— START OF Source excerpt —

On the other hand, the adaptive control method by gain scheduling has been implemented to stabilize continuous non-linear systems through state space [27,36,37,38]. Furthermore, it has been used for the adjustment of different control techniques, such as sliding modes [27], Lyapunov’s control theory [37,38], even for the elaboration of mixed control schemes [39,40].

The main contribution of this work is to provide a methodology which shows a way to integrate the inverse optimal control technique and the gain scheduling technique. To do it, an analysis of the scope of the inverse optimal control is made using gain scheduling to adjust the output voltage of a boost converter. This analysis includes quantitative data that allows us to compare the adjustment provided. As a result of the implementation of said methodology, a single control adjustment coefficient is defined, which is capable of damping the effects of the perturbations of the parameters of the boost converter state equations, as well as changes in the input variables, changes in output voltage, and changes in sequence in reference signals. In addition to providing a methodology that facilitates the search for the necessary parameters for the implementation of the inverse optimal control under certain conditions, this methodology also serves for changes in the sampling time.

This paper has the next structure. Section 2 describes the boost converter structure and its state equations. In Section 3, the inverse optimal control model is presented. In Section 4, the methodology of the changes in the control law is described. In Section 5, the inverse optimal control is applied to the boost converter to show some control problems. In Section 6, the results of the new methodology applied to the boost converter are discussed. Finally, the conclusions are in Section 7.

— END OF Source excerpt —

▶ **Challenges**
**A.** Answer these questions about the boost converter excerpt, one answer per line:
(i) Which control technique does reference [27] cover that gain scheduling has been used to adjust?
(ii) Which control technique does the methodology integrate with gain scheduling?
(iii) In which section are the results of the new methodology applied to the boost converter discussed?
**B.** Proceed with the boost converter excerpt, picking up right after its final sentence.

— START OF Data provided —

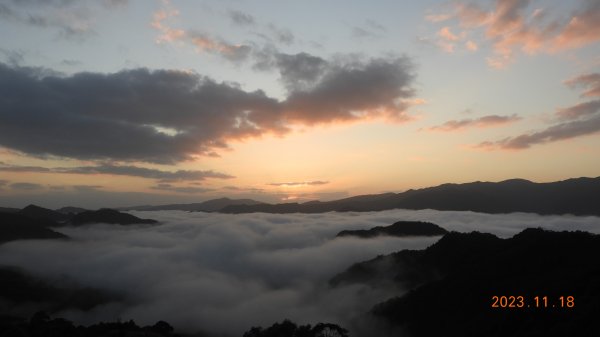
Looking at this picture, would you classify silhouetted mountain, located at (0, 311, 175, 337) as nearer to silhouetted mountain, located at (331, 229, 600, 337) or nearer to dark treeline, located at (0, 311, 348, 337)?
dark treeline, located at (0, 311, 348, 337)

— END OF Data provided —

▶ **The replies**
**A.**
(i) Sliding modes
(ii) Inverse optimal control
(iii) Section 6

**B.**
2. State Equations Model of the Boost Converter

The classic diagram of the boost converter is shown in Figure 1, which is composed of a diode, a switch (IGBT), an inductance, a capacitance, and a resistance. Of which, through Kirchhoff’s laws for voltage and current, its equations can be defined [20,21,24,27,28].

Such equations are defined by the state variables, which in our case are the inductor current and the capacitor voltage. The dynamics of the system variables are described by:

$$\frac{d{i}_L}{dt}=\frac{1}{L}\left[v_1-v_{0}U\right]$$

(1)

$$\frac{d{v}_0}{dt}=\frac{1}{C}\left[i_{L}U-\frac{v_0}{R_L}\right]$$

(2)

Where $v_0$ is the capacitor voltage, $i_L$ is the inductor current, $v_1$ is the input voltage (from the source), $L$ is the inductance of the inductor, $C$ is the capacitance of the capacitor, $R_L$ a resistance, and $U$ is the signal control, whose values can be $0$ or $1$. Such value of $U$ describes the states of the switch ($U=0$ open, $U=1$ closed), and the process to arrive at Equations (1) and (2) is described in [24].

3. Trajectory Tracking Inverse Optimal control

Let us consider the discrete-time affine nonlinear system given in Equation (3):

$$x_{k+1}=f\left(x_k\right)+g\left(x_k\right)u_k, x_0=x\left(0\right)$$

(3)

Where $x_k\in {ℝ}^n$ is the state of the system at time $k\in {\mathbb{Z}}^{+}\cup 0=\left\{0, 1, 2, \dots \right\}, u_k\in {ℝ}^{\mathrm{m}}$ is the input, $f: {ℝ}^n\to {ℝ}^n$ and $g:{ℝ}^n\to {ℝ}^{n\times \mathrm{m}}$ are smooth mappings, $f\left(0\right)=0$ and $g\left(x_k\right)\ne 0$ for all $x_k\ne 0$.

With the following cost functional associated with trajectory tracking:

$$\mathcal{J}\left(z_k\right)={\displaystyle \sum }_{n=k}^{\infty }l\left(z_n\right)+u_n^{T}R{u}_n$$

(4)

Where $z_k=x_k-x_{\delta ,k}$ with $x_{\delta ,k}$ as the desired trajectory for $x_k;z_k\in {ℝ}^n; \mathcal{J}\left(z_k\right) :{ℝ}^n\to {ℝ}^{+}; l\left(z_k\right) : {ℝ}^n\to {ℝ}^{+}$ is a positive semidefinite function, and $R:{ℝ}^n\to {ℝ}^{n\times \mathrm{m}}$ is a real symmetric positive definite weighting matrix. Additionally, a performance measure is the cost functional expressed by Equation (4) [26]. The entries $R$ can be fixed or functions of the system state to vary the weighting on control efforts according to the state value [26]. Considering the state feedback control design problem, the complete state $x_k$ is assumed to be available.

Using the optimal value function ${\mathcal{J}}^{*}\left({\mathrm{z}}_{\mathrm{k}}\right)$ for Equation (4) as Lyapunov function $V\left(x_k\right)$, Equation (4) can be rewritten as

$$V\left(z_k\right)=l\left(z_k\right)+u_k^{T}R{u}_k+{\displaystyle \sum }_{n=k+1}^{\infty }l\left(z_n\right)+u_n^{T}R{u}_n$$

$$V\left(z_k\right)=l\left(z_k\right)+u_k^{T}R{u}_k+V\left(z_{k+1 }\right)$$

(5)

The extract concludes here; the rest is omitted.